Texte à lire
Liban, Stratigraphie

Stéphane Lagoutte

  • Exposition

26.01 - 27.04.2024

  • Strasbourg

VERNISSAGE

VENDREDI 26 JANVIER 2024

ENTRÉE LIBRE 

DU MERCREDI AU SAMEDI 

14H – 18H30

DOSSIER DE PRESSE

Exposition co-produite par le musée Nicéphore Niépce de Chalon-sur-Sâone et le CRI des Lumières de Lunéville.

Commissariat Emmanuelle Vieillard et Céline Duval.

L’exposition bénéficie du soutien de Canson.

Exposition présentée au Musée Nicéphore Niépce de Chalon-sur-Saône du 14.10.2023 au 14.01.2024

À Stimultania Strasbourg du 26.01 au 27.04.2024

Au CRI des Lumières à Lunéville du 16.05 au 13.07.2024

Stimultania présente dans cette exposition un travail au long cours réalisé par le photographe Stéphane Lagoutte à Beyrouth pendant plus de dix ans. En cinq tableaux, Beyrouth 75­-15, Observation, Révoltes, Voir et Survivance, le photographe nous parle d’un temps non linéaire. Il étudie, tel un géologue, la succession des strates qui constituent l’histoire contemporaine du Liban depuis 1975.

Consignes
(1) D'après le texte à lire, dans quelle ville et pendant combien de temps Stéphane Lagoutte a-t-il mené ce travail photographique ?
(2) Les affirmations suivantes sont-elles conformes au texte à lire ? Répondez par oui ou par non et citez les mots qui le montrent.
(a) L'exposition est présentée à Stimultania Strasbourg du 26.01 au 27.04.2024.
(b) L'entrée de l'exposition est payante.
(c) Le travail du photographe est organisé en quatre tableaux.

Données recueillies

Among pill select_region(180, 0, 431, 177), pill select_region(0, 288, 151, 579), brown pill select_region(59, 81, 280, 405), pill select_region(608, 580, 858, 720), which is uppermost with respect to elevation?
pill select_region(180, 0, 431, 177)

Corrigés
(1) À Beyrouth, pendant plus de dix ans.

(2)
(a) Oui : « À Stimultania Strasbourg du 26.01 au 27.04.2024 ».
(b) Non : « ENTRÉE LIBRE ».
(c) Non : « En cinq tableaux ».